While azmaris are traditional here, jazz instruments first made their way to Ethiopia through a surprising route early in the 20th century. In 1924, Haile Selassie (then known as Ras Tafari) visited Jerusalem. The future emperor was welcomed to the ­city at the St. James Cathedral, a Crusader-era Armenian church, by a brass band composed entirely of teenage orphans, survivors of the Armenian genocide. What happened next changed the course of musical history in Ethiopia.

“Prince Ras Tafari adopted 40 Armenian orphans from Jerusalem to be the first imperial band,” said Aramazt Kalayjian, a documentary filmmaker working on a film about the Armenian community in Ethiopia. “They played for his honor, and he loved the music and what they were doing, and decided to give them jobs.”

This palace band, called Arba Lijoch (The 40 Orphans), helped to popularize trombones, saxophones and trumpets in Ethiopia. With this foundation, and the work of a few inspired bandleaders, including several Armenians, a jazz scene began to take shape in Addis over the next decades. During the 44-year reign of Haile Selassie, jazz and brass bands were often hired to play for the emperor and his guests.

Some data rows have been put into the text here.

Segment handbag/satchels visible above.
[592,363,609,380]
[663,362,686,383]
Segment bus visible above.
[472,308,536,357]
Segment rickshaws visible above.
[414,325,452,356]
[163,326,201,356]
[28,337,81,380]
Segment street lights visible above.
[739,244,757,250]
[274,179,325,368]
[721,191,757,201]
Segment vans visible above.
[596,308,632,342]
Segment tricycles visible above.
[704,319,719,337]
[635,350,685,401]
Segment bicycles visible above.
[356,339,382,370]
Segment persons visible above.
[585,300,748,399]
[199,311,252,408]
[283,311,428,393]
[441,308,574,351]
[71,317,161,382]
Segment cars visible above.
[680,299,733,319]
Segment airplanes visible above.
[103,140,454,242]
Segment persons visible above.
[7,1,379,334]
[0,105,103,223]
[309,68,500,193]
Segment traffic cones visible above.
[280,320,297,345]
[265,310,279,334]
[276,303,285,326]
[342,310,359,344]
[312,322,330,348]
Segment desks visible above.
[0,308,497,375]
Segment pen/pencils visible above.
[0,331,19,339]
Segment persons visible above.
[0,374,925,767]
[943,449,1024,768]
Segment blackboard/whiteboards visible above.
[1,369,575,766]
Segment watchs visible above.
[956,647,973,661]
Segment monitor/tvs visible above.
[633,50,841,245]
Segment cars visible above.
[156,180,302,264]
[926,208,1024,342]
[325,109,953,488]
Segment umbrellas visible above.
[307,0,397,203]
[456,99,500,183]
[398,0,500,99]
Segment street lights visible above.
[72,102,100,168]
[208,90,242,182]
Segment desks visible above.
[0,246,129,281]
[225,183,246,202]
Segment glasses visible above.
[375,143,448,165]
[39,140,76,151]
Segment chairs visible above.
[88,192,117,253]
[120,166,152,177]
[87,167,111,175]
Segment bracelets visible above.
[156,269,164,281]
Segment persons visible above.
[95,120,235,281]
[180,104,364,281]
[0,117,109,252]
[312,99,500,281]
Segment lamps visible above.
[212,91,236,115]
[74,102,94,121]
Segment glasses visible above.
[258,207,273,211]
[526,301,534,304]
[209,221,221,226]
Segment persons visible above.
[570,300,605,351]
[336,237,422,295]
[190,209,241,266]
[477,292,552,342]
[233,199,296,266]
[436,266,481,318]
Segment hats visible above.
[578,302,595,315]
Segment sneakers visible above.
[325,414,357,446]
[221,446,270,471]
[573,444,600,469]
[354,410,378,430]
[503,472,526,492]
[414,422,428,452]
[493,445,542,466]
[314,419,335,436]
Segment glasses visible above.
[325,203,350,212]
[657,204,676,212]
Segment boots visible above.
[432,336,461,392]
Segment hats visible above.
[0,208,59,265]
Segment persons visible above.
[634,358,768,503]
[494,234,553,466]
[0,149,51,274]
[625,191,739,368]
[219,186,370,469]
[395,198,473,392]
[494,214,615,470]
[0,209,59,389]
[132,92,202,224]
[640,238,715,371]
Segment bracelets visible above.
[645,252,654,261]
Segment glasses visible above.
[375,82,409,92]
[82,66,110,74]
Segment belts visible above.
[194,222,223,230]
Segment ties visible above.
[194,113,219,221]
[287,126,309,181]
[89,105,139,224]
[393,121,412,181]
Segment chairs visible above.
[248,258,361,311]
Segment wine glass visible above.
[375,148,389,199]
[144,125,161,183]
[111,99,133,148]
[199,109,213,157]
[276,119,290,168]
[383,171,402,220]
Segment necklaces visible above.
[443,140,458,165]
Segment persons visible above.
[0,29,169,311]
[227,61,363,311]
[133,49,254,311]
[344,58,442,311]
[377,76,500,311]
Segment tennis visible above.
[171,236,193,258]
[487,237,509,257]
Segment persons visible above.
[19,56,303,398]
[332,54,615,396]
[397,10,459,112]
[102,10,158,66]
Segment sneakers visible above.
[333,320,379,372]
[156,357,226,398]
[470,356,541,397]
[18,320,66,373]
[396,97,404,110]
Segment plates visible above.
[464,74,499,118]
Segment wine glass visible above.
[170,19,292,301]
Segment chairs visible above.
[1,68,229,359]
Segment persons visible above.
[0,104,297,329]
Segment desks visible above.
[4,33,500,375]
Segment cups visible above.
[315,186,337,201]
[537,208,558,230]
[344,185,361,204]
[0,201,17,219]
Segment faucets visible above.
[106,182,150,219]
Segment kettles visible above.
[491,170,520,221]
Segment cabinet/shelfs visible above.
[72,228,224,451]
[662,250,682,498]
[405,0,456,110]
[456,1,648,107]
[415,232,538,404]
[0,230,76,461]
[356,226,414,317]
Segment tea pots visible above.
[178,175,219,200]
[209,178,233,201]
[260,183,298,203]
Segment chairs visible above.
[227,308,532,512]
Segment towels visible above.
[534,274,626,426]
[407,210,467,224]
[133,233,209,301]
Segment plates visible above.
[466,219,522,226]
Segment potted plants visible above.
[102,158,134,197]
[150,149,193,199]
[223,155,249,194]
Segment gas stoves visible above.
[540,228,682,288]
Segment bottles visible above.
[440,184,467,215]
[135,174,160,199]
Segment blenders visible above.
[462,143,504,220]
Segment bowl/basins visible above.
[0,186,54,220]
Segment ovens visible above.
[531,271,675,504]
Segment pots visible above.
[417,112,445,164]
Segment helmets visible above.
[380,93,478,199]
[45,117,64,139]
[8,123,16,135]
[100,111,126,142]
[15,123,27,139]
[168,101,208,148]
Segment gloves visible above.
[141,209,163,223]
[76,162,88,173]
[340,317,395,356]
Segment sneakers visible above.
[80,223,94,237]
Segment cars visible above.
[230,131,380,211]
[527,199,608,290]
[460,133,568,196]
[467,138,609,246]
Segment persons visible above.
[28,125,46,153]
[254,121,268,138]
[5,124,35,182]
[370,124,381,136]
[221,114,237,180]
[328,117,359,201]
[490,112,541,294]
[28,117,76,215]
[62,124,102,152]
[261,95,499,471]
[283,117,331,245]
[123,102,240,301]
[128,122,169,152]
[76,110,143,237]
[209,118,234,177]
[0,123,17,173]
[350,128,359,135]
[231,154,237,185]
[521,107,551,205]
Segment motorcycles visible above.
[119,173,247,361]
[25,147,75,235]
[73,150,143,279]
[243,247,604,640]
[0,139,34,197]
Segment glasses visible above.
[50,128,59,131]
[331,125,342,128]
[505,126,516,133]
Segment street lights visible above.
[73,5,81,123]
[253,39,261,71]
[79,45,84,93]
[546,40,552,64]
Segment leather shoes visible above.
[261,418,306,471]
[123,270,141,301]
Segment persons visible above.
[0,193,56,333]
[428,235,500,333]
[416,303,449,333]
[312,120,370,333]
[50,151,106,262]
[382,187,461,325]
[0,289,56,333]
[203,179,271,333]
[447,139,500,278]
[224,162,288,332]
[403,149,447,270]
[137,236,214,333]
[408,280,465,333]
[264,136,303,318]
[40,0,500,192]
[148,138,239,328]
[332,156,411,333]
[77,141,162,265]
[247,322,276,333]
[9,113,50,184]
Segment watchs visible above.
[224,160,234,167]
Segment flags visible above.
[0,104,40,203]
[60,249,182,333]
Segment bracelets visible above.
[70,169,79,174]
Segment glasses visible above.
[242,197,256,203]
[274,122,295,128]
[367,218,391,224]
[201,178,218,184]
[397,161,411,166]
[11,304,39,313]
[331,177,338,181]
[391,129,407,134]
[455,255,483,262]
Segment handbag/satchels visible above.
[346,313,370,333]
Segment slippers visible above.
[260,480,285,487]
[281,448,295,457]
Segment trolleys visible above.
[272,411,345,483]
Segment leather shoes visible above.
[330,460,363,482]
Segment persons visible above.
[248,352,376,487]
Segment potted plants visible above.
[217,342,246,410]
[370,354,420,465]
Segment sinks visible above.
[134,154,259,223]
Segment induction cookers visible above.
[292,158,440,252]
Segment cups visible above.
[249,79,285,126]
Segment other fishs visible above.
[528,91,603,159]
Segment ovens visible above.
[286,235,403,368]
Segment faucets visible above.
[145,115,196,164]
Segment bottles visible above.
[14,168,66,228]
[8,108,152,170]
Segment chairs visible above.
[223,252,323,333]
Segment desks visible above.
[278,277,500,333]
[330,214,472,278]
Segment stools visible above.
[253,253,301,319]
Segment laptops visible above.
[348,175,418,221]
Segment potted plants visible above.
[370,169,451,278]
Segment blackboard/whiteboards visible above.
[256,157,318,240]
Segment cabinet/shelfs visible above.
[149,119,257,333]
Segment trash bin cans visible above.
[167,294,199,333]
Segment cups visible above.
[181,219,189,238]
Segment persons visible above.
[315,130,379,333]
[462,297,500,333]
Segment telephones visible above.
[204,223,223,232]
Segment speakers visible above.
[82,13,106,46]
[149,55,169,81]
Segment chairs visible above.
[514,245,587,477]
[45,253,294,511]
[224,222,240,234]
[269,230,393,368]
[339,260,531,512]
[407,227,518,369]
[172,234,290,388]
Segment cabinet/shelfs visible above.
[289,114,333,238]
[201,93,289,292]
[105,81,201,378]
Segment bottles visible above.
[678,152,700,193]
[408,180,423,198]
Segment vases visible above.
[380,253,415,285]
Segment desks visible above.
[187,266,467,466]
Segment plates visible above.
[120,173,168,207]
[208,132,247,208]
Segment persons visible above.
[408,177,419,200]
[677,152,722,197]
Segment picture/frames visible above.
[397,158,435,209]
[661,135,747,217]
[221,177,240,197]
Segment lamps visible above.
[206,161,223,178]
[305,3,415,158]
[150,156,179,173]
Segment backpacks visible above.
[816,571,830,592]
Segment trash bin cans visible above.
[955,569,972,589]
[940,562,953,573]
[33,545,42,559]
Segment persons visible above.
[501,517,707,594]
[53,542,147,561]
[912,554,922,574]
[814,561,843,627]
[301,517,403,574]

Starting in the mid-1960s, musicians like Mulatu Astatke began fusing Western-style jazz and funk with traditional Ethiopian folk and religious melodies, creating a unique strand of jazz. Mr. Astatke is seen as the father of Ethio-jazz and is Ethiopia’s most famous living musician.
 While the 70-year-old Mr. Astatke has a demanding tour schedule, he still found the time to open a music venue and school called African Jazz Village here in late 2013. On a recent Saturday night, a boisterous crowd of Ethiopians and expats was just beginning to trickle onto the sunken dance floor of the club, a historic spot on the grounds of the boxy, government-owned Ghion Hotel, known in its heyday in the 1970s for hosting Bob Marley and Billy Ocean.

The circular room, with its disco ball and colorful strobe lights, looked like a mirrored roulette wheel. A saxophone player launched into a sinuous lead-in, then Mr. Astatke strode out on stage and began to play the conga drums. The crowd, delighted at this rare live appearance of the jazz icon, showed its appreciation by thronging the dance floor.

Before the concert, Mr. Astatke spoke enthusiastically about the future of the genre he invented and the next generation that is embracing it. “There are a lot of young musicians playing Ethio-jazz,” Mr. Astatke said in his low, raspy voice. “It’s developing, which I think feels great.”